Lawrence Ferlinghetti illustrates many dimensions of San Francisco in his poetry. His collection of poems investigates a wide range of topics that include San Francisco’s cultural diversity, the expansive social-economical rifts that exist, he is critical of the Imperial United States of America, and articulates on other elements that are unique to San Francisco.
The poem, The Changing Light, in particular is a depiction of the awesome phenomenon that is San Francisco’s brilliant light. San Francisco has its own splendid, radiant gleam that is unique to this earth. It is “none of your East Coast light...none of your pearly light of Paris,” Ferlinghetti says. The light of San Francisco is distinctive, similar to the Mediterranean perhaps, but without comparison. The poem describes the cycle of San Francisco’s light stages. The foggy mornings, the lambent afternoons, the sweeping wing, the casing sunset, and the new fabric of fog that floats in every night.

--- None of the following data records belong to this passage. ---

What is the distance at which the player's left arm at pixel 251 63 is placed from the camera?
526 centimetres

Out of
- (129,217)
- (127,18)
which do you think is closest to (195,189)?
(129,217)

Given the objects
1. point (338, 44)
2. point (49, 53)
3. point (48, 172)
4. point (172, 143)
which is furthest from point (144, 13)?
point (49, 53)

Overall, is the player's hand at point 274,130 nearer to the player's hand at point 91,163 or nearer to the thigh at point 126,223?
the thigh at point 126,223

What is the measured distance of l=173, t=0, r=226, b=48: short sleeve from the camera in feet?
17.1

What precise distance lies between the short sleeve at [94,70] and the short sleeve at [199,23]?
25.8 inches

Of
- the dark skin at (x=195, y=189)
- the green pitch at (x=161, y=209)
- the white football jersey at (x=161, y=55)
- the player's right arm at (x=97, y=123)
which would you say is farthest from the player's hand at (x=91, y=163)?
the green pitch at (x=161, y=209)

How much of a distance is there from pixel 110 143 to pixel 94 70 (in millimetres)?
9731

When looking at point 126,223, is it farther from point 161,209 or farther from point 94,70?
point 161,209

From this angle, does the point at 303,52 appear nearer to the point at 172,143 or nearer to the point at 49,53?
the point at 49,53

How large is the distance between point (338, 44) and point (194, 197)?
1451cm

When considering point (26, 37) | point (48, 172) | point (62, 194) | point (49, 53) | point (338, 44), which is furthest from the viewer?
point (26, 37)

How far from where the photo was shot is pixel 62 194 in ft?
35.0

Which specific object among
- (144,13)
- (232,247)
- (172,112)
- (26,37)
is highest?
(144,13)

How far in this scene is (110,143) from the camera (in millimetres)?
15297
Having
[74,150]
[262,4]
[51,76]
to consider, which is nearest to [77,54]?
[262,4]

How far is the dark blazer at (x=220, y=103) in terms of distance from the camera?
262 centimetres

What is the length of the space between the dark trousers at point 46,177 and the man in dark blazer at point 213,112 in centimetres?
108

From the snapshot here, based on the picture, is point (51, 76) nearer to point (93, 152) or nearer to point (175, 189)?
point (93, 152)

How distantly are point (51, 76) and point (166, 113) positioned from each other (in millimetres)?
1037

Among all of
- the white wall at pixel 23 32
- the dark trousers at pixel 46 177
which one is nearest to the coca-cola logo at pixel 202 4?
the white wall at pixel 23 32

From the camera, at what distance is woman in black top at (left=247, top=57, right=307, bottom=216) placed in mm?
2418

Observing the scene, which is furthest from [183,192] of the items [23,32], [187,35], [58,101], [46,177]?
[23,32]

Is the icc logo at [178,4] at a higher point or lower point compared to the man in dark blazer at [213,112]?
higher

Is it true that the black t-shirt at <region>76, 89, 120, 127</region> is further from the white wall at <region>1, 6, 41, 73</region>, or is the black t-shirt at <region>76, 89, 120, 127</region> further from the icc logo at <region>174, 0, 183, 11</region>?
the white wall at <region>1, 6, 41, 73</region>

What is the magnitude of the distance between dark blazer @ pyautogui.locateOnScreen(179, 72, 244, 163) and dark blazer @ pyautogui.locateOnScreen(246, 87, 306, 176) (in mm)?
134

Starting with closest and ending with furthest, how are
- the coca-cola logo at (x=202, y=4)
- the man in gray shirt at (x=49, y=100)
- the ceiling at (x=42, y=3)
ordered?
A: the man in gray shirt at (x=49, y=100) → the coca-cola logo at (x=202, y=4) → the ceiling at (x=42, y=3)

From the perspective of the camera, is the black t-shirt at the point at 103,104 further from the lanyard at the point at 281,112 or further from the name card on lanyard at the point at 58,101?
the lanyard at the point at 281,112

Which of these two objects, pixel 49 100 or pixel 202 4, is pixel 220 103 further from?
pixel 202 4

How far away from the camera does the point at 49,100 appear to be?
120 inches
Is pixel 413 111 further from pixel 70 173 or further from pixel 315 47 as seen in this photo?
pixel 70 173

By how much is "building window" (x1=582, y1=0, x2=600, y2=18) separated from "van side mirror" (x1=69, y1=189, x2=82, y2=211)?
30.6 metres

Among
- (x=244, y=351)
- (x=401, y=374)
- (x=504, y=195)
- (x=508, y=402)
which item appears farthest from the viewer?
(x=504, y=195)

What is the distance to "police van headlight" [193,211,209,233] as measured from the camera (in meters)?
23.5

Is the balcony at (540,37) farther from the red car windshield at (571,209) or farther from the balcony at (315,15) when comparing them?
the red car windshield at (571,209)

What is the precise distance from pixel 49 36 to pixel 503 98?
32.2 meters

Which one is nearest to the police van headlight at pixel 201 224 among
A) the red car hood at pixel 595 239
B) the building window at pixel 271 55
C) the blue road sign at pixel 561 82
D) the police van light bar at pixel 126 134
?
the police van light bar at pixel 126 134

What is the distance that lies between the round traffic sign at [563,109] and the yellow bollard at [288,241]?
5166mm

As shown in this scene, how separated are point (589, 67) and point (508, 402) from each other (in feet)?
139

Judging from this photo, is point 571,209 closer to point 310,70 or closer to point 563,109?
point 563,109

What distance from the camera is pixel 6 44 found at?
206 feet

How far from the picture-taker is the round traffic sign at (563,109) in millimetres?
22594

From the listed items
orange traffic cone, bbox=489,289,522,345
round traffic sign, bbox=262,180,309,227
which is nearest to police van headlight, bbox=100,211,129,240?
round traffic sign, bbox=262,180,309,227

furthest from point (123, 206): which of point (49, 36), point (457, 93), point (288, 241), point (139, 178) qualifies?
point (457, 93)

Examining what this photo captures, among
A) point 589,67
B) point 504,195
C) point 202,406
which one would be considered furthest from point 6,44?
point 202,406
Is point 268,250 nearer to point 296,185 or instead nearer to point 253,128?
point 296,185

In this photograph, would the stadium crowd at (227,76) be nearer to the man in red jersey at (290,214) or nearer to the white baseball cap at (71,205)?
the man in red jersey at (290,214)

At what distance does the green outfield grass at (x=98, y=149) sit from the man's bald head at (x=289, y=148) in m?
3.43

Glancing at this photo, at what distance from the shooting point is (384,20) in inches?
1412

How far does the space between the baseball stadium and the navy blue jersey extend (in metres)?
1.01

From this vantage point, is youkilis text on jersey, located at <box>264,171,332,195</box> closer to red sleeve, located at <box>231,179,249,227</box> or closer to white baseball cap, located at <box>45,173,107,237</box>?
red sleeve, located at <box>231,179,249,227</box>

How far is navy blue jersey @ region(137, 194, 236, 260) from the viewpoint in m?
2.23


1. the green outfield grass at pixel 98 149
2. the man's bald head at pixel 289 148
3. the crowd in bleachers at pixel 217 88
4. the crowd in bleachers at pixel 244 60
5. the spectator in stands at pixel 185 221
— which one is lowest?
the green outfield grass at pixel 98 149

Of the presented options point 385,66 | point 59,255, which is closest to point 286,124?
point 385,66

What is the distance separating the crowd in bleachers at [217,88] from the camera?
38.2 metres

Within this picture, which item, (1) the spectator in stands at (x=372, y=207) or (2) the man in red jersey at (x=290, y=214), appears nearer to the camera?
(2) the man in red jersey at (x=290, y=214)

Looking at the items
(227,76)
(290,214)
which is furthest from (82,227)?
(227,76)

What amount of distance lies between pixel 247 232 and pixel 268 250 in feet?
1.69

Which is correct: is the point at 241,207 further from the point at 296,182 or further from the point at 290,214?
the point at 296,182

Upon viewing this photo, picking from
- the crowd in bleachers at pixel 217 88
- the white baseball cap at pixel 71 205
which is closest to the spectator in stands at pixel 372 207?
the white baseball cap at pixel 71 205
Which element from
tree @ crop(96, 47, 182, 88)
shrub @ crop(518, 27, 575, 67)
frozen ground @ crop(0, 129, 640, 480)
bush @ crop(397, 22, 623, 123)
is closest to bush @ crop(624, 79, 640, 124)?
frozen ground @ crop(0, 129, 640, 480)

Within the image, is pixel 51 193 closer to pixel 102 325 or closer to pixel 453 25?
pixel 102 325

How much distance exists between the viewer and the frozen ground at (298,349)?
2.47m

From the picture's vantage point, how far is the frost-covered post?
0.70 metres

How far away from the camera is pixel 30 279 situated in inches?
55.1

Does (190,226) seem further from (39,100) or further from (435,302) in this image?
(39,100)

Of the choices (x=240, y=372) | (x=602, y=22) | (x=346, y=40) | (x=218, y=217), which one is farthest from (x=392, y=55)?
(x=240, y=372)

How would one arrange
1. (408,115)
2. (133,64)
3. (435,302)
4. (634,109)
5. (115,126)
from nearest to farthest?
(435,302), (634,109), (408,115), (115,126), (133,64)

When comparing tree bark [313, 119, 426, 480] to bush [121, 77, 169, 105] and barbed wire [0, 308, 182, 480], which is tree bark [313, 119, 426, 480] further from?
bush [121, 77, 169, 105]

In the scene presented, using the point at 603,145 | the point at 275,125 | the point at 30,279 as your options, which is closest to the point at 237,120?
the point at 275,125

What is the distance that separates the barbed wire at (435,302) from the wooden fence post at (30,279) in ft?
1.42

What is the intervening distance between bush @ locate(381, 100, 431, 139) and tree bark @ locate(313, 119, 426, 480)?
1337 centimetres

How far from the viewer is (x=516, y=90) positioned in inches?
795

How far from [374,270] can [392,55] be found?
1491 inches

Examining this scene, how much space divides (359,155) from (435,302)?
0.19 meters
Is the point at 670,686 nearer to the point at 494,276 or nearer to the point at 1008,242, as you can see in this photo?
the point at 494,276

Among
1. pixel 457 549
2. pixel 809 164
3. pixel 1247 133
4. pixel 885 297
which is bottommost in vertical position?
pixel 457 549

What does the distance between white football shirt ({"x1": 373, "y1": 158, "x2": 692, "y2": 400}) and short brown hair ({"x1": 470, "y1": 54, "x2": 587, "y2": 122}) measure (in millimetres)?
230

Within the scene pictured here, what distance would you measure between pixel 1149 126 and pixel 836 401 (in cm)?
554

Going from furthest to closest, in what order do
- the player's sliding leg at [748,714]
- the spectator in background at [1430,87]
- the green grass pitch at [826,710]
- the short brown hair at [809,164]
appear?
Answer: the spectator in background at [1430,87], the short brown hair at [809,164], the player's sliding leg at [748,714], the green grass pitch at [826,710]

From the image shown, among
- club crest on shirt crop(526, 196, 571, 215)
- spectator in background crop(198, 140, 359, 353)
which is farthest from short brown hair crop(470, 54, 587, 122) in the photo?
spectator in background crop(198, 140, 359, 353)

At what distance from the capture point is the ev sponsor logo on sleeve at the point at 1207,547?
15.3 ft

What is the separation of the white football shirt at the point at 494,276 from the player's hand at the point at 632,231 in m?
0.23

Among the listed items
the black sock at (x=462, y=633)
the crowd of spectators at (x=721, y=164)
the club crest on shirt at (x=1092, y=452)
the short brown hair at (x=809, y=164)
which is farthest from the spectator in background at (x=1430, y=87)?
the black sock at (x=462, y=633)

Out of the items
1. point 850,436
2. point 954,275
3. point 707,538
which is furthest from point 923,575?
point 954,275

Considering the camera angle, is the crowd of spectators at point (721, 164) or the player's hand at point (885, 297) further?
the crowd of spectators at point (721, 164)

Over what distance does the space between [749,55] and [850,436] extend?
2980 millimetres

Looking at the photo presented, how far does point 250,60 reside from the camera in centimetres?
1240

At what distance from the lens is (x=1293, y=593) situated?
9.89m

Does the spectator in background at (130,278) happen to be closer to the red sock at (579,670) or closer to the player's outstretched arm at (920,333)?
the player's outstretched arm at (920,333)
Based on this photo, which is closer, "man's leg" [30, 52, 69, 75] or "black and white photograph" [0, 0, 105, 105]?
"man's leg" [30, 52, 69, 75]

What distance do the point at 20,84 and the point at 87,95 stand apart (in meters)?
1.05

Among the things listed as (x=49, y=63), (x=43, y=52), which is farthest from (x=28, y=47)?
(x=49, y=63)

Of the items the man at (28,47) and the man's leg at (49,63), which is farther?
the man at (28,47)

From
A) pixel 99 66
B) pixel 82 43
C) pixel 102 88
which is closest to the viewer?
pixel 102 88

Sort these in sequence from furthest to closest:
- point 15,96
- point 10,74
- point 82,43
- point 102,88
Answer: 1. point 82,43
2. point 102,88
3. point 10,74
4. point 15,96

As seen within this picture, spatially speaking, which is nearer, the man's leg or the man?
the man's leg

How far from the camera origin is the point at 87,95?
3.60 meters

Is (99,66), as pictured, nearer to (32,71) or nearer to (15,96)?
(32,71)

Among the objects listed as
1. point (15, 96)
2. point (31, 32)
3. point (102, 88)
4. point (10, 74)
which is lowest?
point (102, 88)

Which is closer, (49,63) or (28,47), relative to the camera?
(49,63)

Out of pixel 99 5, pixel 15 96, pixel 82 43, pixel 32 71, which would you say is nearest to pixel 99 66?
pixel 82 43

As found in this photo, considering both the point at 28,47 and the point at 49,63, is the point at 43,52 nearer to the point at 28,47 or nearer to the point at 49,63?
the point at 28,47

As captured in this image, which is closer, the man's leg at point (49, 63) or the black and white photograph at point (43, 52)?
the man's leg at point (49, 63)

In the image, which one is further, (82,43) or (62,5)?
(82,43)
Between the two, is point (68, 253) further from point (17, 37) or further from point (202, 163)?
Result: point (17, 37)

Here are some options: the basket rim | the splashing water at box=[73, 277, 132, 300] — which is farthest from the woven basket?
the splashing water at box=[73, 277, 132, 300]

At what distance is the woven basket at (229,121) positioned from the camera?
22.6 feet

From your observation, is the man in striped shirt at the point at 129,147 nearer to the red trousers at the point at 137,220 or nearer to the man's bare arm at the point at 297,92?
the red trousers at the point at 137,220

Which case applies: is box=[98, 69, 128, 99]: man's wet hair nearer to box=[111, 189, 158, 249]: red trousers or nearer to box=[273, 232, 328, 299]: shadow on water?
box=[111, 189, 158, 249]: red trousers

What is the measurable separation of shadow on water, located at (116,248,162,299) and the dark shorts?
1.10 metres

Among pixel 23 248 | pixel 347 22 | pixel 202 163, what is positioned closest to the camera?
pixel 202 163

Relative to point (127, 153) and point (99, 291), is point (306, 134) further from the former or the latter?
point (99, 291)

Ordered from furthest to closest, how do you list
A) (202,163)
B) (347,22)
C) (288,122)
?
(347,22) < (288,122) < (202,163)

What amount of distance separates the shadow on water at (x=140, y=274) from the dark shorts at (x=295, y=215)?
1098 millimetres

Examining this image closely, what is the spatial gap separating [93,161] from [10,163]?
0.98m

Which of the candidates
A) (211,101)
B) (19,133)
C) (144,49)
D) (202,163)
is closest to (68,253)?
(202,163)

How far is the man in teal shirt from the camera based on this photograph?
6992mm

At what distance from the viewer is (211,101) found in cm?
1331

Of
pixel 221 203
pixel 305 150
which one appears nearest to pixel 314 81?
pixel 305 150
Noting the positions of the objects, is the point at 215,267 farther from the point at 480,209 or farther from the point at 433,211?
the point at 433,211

As our professor suggested, it might be attributed to the combination of the reflection of the ocean, the golden gate, the misty luminous fog, the refulgent glass from the skyline, the harbor light, that truly creates such an awe- inspiring light. Notice it is “Light” not “Lights,” as if San Francisco was a single island of light; A beacon. A drifting island of light is the main image constructed by Ferlinghetti; “an island light.” This might allude to the idea that San Francisco is its own island apart for the rest of the United States, an exceptional metropolis or hub of progress. Structurally, the lines and stanzas seems to be floating, almost drifting, off the page, just as if they were “anchorless upon the ocean,” as the last line of the poem suggest.
We're all beautiful golden sun flowers inside
Have a nice day.
Questions:
Serious: Ferlinghetti employs the element of water thru out many of his poems, what effect does this have on his poems and how would they differ if the water element was removed?
Unserious: “Wake up and pee, the world is one fire” was our advice from Mr. Ferlinghetti… is this Freud reading sexist pig being misogynistic?